Merci @dachary et @PoluX pour ces éléments très intéressants qui vont alimenter ma réflexion. Je suis d’accord avec les points que vous soulevez.
J’ai la sensation que le fait que Signal refuse de se fédérer n’est pas un choix technique, mais un choix d’image. Le concept de fédération est encore très mal compris (est-ce une question de temps ? on peut raisonnablement imaginer que oui, le concept de fournisseur mail étant plutôt bien compris).
Si Signal se fédère, que la sécurité d’une instance fédérée est à chier, qu’un·e utilisateurice en subit des préjudices suffisants pour être médiatisés, alors la confiance en Signal (en tant que logiciel, pas en tant qu’instance) va mécaniquement être affectée.
On pourrait alors imaginer un effet boomerang → finalement, Signal c’est pas si sécurisé, restons sur Telegram/WhatsApp.
J’ai vu passer sur Mastodon beaucoup de critiques de Signal suite à sa récente médiatisation, et la lecture de cette longue issue détruisant Signal donne encore des critiques supplémentaires possibles.
Ce qui m’amène à préciser ma difficulté de positionnement depuis le début de notre conversation : quelqu’un qui réalise que WhatsApp ne correspond pas à ses valeurs, entend que Signal est chouette, y va, puis se prend une horde de personnes lui expliquant qu’en vérité, Signal c’est pas beaucoup mieux, centralisé, hostile aux forks, à la fédération, hébergé sur AWS, etc, ça provoque tout de suite de l’impuissance.
« Si c’est pas sur Signal, je vais où alors ? »

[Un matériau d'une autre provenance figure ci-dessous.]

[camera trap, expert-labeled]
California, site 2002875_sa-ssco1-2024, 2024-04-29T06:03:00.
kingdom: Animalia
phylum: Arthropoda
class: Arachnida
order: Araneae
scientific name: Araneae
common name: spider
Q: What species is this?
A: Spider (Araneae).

Dans ce cas on pourra en effet conseiller des systèmes fédérés, mais il faudra prendre le temps d’expliquer :
« Si la personne que tu essayes de contacter est sur la même instance, et que tu as confiance dans l’honnêteté et la capacité des administrateurices de l’instance à assurer la sécurité de leur infrastructure, alors ton niveau de sécurité sera bon. En revanche, si la personne que tu essayes de contacter est sur une autre instance, alors ta confidentialité dépendra du maillon faible […] »

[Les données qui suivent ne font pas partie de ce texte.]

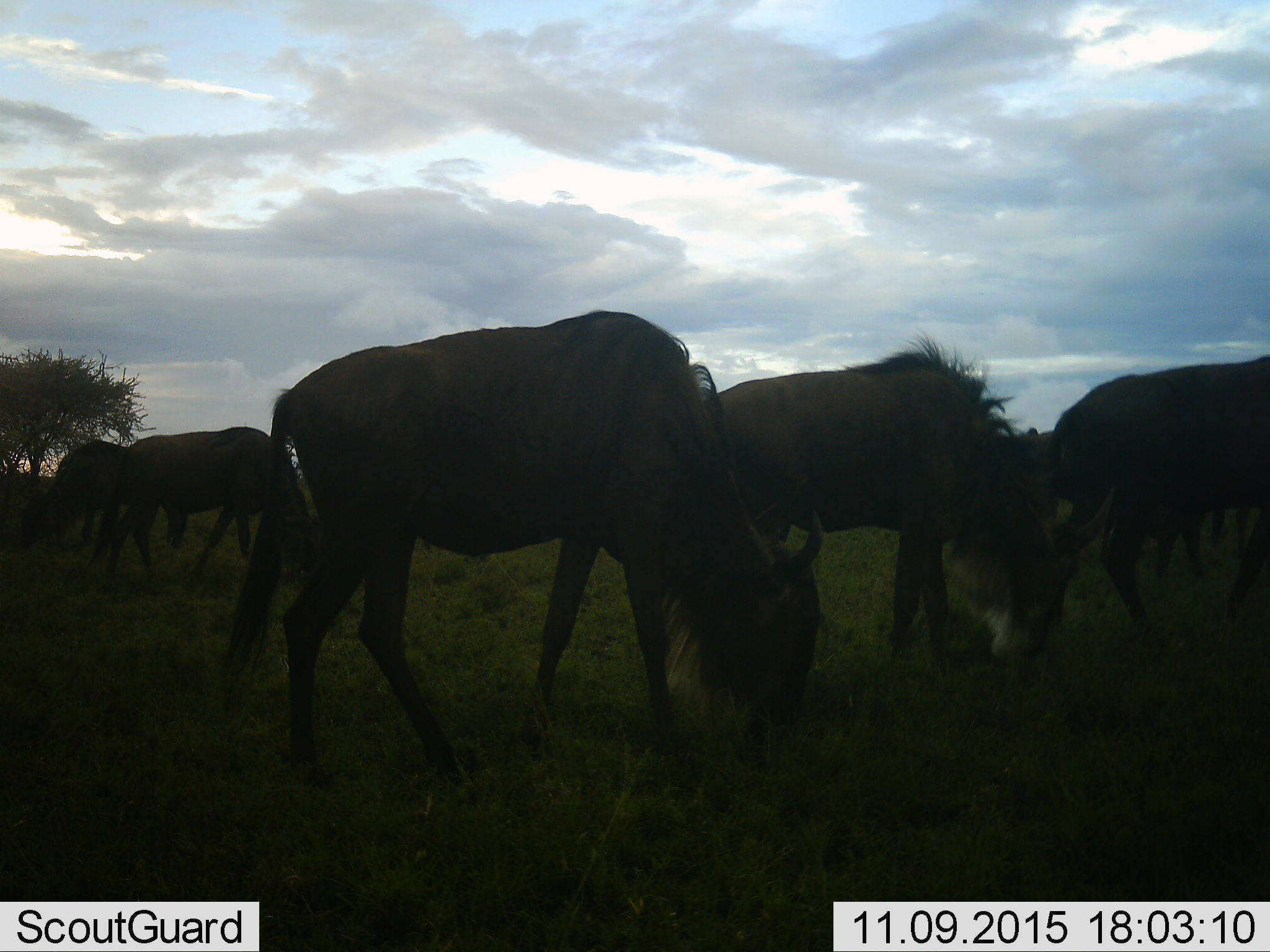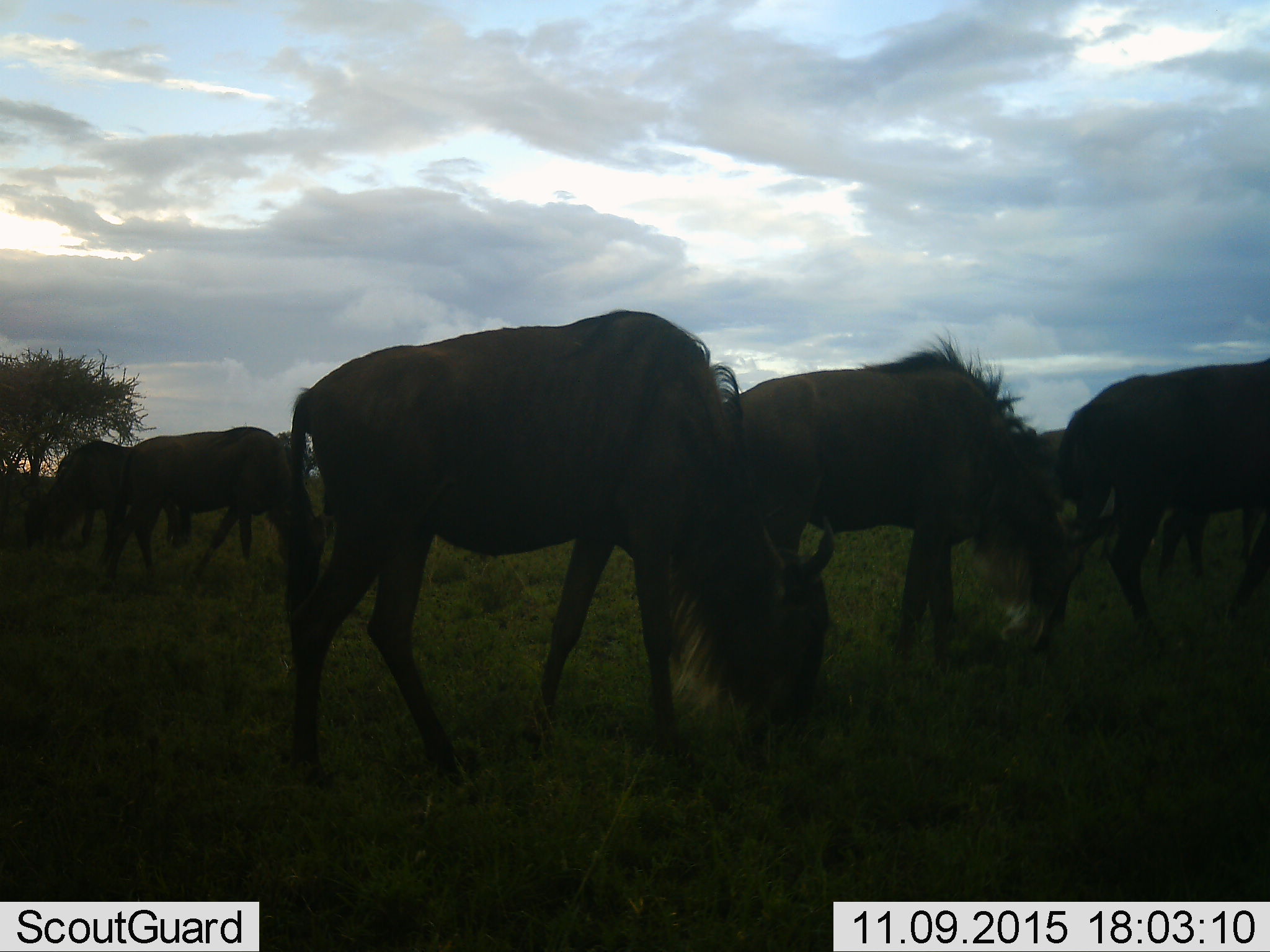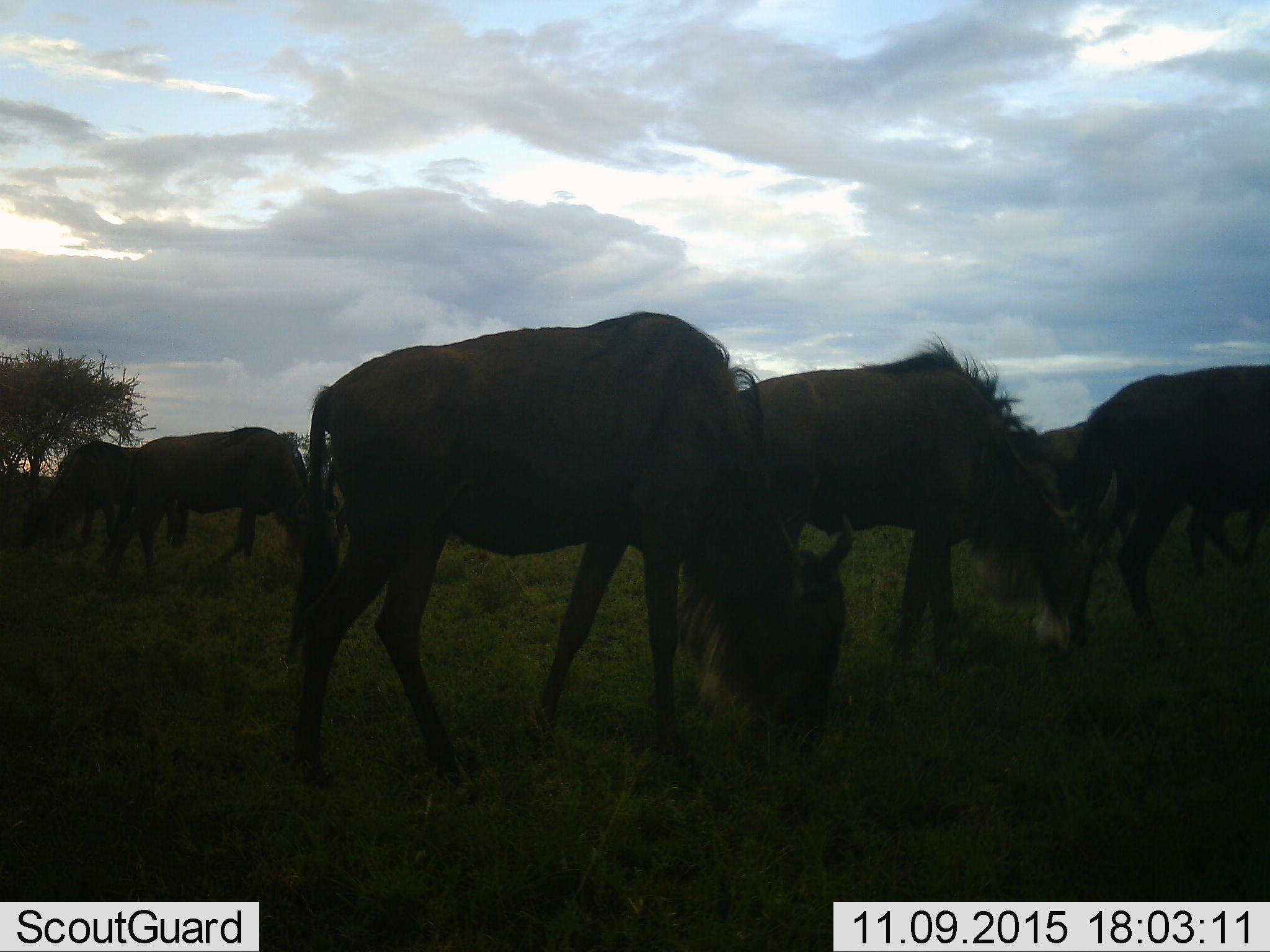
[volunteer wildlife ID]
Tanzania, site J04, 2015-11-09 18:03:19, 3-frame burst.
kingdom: Animalia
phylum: Chordata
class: Mammalia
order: Artiodactyla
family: Bovidae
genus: Connochaetes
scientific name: Connochaetes taurinus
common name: blue wildebeest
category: wildebeest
Wildebeest (blue wildebeest) (Connochaetes taurinus), count 6. Behavior (volunteer vote fractions): standing 33%, resting 0%, moving 44%, interacting 0%. Young present (vote fraction): 0%. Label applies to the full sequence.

Ça ne fonctionne pas pour le grand public, qui restera sur les pires solutions (en général, on demande aux alternatives d’être exemptes de tout défaut, sinon on reste sur le premier choix qui comportait des défauts : ça, c’est au doigt mouillé mon impression). L’échec d’OpenPGP en est un exemple. Même chez le taux extrêmement faible de personnes qui utilisent des clés OpenPGP, l’heure est à la centralisation, fini les serveurs de clés distribués. Expliquer la toile de confiance, même à des informaticien·ne·s, est super technique, les trust signatures sont tellement relous que personne ne les utilise, etc.

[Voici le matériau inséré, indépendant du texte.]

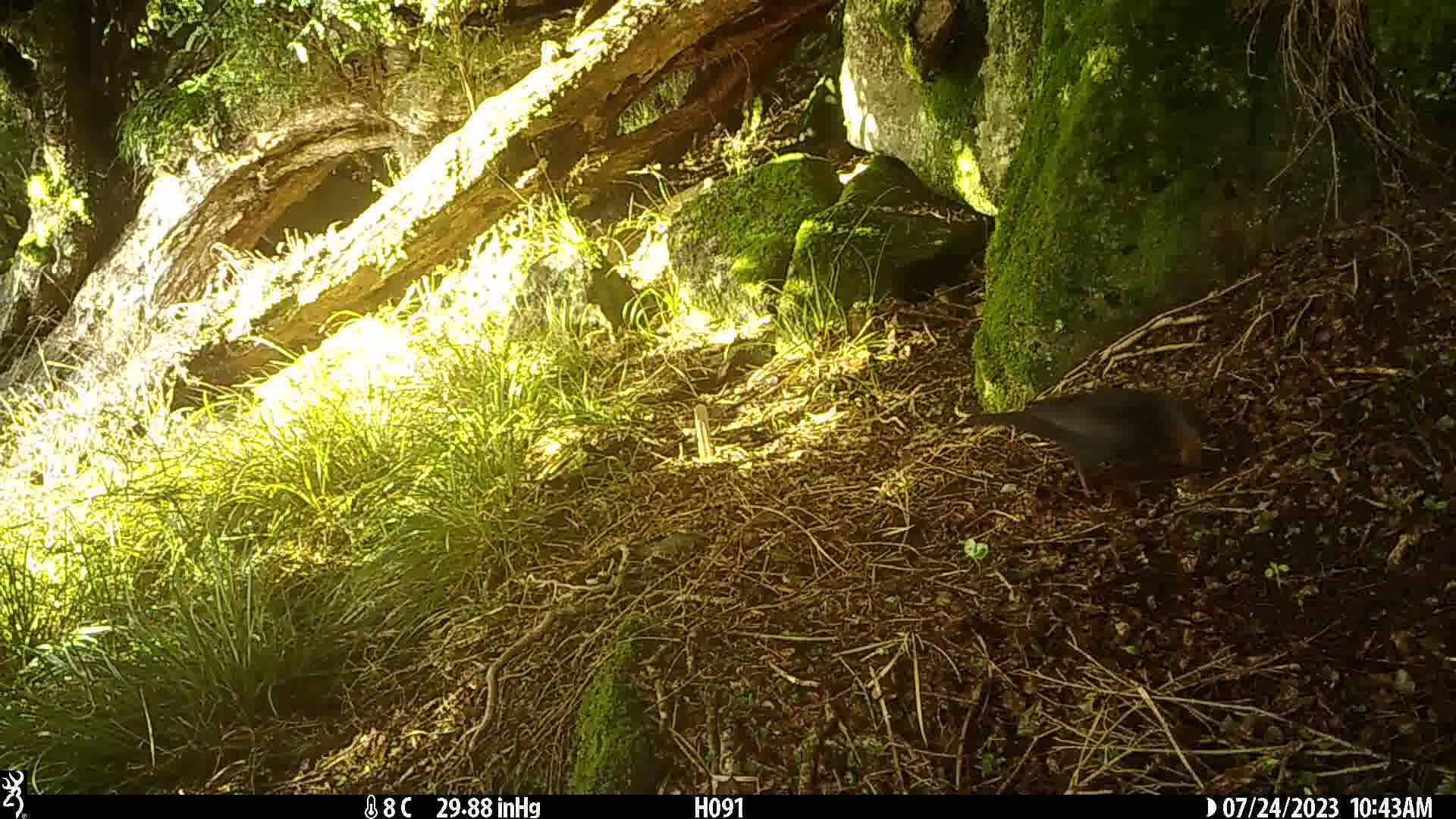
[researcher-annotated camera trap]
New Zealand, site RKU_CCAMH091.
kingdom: Animalia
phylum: Chordata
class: Aves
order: Passeriformes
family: Turdidae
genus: Turdus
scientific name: Turdus merula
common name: eurasian blackbird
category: blackbird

Clairement, ça n’a pas de sens de pousser la comparaison OpenPGP/serveur de messagerie chiffré et fédéré. Je veux juste illustrer la complexité inhérente à l’explication de la sécurité des systèmes fédérés ou à confiance distribuée (qui est la même complexité que la modération ou le contenu accessible sur des systèmes fédérés).
J’ai donc peur : peur que lorsque l’on parle de confidentialité, un système qui n’est pas centralisé ne puisse pas assurer la confidentialité (et toutes les bonnes propriétés) des échanges pour le grand public (par manque d’information, par manque de compétences, par effet boomerang ou par manque de sécurité des instances), et que les gens restent sur des systèmes vraiment pas sécurisés.
Donc même si je peux paraître défendre un dogme centralisateur, c’est plutôt une peur de faire plus de mal que de bien dans le contexte actuel. Je comprends tous les arguments énoncés. Par ailleurs, quand ça ne concerne pas la confidentialité, je ne me pose même pas la question.
Ce en quoi je crois plutôt pas mal, c’est un système comme Tox. Pas d’instances, le souci ne se pose pas. Je n’arrive pas à estimer à quel point c’est ergonomique et facilement prenable en main pour le grand public.